__WHAT IS BEING ASKED__.
Rewrite everything from the line containing "If you were to order" down to the end of the rows as a Markdown table with the columns No. and Text. Number each line and leave out any blank lines.

__DATA TO PROCESS__.
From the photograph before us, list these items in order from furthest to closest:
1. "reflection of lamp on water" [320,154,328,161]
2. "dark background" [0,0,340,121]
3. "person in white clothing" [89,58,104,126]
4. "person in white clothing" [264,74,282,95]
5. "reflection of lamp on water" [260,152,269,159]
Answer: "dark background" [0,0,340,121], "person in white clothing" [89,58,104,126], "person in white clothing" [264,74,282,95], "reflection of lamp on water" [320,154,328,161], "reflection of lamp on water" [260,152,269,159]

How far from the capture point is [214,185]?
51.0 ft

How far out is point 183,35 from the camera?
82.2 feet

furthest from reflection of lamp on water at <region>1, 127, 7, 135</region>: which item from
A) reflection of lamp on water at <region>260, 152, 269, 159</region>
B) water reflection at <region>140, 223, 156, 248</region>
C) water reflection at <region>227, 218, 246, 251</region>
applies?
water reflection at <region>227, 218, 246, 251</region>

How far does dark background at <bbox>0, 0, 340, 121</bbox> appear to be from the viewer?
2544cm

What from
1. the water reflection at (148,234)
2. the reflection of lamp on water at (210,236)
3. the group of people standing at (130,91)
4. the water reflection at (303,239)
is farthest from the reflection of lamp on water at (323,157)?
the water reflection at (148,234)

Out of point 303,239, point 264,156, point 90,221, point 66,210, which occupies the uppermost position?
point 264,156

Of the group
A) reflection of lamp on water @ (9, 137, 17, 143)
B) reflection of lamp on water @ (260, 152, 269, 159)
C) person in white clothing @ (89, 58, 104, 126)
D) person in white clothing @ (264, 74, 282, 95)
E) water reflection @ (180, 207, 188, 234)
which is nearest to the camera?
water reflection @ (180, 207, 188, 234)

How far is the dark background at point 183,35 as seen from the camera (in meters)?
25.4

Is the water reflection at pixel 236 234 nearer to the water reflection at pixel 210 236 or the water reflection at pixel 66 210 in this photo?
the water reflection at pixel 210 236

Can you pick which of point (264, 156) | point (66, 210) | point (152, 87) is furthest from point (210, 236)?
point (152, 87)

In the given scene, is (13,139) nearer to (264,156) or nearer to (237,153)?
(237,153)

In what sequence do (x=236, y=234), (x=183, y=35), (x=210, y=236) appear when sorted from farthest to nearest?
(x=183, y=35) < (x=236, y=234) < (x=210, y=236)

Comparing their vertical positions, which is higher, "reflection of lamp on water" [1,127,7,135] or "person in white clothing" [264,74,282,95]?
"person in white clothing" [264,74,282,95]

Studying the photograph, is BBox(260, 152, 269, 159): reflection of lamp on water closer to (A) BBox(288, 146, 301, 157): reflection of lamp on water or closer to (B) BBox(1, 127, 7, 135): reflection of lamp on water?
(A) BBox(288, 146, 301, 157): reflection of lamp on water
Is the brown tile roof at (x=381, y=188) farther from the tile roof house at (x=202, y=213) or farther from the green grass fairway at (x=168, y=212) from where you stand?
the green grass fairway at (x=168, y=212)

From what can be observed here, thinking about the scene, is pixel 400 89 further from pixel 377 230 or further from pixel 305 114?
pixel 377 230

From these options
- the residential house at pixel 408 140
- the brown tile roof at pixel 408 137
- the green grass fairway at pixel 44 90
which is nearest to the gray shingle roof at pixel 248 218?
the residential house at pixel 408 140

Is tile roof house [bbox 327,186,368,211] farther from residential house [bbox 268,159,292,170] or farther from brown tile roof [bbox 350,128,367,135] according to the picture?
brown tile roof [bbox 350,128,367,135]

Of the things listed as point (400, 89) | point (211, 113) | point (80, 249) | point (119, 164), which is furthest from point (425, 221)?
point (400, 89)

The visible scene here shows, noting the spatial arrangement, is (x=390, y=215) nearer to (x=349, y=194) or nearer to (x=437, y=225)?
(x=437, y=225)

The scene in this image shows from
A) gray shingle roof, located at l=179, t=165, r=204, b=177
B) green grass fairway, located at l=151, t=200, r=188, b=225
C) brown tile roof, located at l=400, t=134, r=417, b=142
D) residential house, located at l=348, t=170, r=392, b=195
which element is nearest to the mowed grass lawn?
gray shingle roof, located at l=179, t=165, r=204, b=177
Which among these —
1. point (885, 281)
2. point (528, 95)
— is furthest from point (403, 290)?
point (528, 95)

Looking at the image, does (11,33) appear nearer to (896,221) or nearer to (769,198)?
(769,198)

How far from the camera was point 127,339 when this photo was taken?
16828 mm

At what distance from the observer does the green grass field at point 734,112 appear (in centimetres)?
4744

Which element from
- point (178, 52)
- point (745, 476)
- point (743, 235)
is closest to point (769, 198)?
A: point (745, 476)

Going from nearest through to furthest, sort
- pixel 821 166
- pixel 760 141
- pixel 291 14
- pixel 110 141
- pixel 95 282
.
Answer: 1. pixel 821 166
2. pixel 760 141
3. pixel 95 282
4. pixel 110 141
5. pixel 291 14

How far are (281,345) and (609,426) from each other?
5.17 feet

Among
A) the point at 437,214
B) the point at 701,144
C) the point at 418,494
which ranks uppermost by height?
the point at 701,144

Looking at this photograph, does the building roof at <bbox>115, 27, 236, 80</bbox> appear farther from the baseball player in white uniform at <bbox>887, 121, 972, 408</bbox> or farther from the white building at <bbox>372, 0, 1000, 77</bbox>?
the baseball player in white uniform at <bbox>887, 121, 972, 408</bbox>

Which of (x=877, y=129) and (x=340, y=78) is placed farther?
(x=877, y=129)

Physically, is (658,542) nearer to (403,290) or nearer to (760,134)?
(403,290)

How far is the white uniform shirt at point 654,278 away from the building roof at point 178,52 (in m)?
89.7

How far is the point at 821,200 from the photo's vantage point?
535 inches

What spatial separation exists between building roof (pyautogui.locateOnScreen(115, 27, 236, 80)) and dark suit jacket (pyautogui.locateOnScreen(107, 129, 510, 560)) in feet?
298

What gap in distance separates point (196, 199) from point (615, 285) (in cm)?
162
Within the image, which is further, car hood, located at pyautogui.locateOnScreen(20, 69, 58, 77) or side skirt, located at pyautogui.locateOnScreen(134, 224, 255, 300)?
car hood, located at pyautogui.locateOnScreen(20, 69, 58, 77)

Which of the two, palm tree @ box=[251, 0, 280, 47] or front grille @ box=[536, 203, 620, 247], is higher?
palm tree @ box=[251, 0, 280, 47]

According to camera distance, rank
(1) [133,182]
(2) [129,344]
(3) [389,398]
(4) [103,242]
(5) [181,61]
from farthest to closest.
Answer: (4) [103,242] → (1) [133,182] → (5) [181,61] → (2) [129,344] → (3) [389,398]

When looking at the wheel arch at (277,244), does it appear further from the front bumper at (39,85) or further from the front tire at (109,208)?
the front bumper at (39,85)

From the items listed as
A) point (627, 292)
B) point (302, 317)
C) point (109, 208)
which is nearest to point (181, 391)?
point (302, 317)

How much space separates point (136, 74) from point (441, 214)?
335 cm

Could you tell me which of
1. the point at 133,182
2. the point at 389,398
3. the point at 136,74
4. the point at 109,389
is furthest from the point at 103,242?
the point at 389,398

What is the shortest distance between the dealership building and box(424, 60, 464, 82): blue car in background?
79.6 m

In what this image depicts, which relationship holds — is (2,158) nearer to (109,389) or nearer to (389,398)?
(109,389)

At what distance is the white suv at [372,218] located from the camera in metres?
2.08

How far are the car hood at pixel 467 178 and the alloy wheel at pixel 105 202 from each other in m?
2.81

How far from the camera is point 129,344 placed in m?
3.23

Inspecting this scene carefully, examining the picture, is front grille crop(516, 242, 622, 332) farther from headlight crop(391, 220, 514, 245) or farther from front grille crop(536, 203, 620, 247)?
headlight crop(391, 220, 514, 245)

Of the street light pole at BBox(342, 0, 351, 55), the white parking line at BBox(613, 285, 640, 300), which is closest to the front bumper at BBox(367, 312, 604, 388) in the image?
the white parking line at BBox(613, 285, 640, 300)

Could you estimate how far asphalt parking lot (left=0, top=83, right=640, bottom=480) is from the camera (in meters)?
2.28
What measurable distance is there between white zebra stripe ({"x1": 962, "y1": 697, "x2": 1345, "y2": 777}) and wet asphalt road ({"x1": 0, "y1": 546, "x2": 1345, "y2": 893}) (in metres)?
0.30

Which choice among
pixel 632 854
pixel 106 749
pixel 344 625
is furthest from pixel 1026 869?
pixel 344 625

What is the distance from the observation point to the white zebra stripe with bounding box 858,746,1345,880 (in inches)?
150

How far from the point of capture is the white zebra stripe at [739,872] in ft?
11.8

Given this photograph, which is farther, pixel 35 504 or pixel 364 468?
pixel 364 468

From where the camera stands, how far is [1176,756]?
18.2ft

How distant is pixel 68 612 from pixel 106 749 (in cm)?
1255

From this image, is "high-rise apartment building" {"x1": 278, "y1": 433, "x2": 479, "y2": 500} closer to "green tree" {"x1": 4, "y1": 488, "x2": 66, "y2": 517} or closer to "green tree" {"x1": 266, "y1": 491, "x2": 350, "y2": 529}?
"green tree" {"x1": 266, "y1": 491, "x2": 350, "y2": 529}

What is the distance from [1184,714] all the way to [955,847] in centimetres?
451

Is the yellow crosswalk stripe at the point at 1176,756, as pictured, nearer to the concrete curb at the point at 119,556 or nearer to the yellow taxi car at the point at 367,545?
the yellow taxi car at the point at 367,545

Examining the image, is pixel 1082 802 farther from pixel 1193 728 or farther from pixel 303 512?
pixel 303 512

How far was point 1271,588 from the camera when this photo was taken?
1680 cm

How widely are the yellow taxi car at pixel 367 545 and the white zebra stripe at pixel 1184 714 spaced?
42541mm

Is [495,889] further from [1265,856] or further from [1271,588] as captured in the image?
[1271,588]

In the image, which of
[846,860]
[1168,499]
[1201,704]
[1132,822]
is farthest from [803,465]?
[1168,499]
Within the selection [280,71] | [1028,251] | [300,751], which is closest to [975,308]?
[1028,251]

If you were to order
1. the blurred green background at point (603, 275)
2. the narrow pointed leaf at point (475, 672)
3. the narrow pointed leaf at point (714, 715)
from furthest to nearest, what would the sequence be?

__CORRECT OUTPUT__.
| No. | Text |
|---|---|
| 1 | If you were to order |
| 2 | 1. the blurred green background at point (603, 275) |
| 3 | 2. the narrow pointed leaf at point (475, 672) |
| 4 | 3. the narrow pointed leaf at point (714, 715) |
| 5 | from furthest to nearest, what would the sequence be? |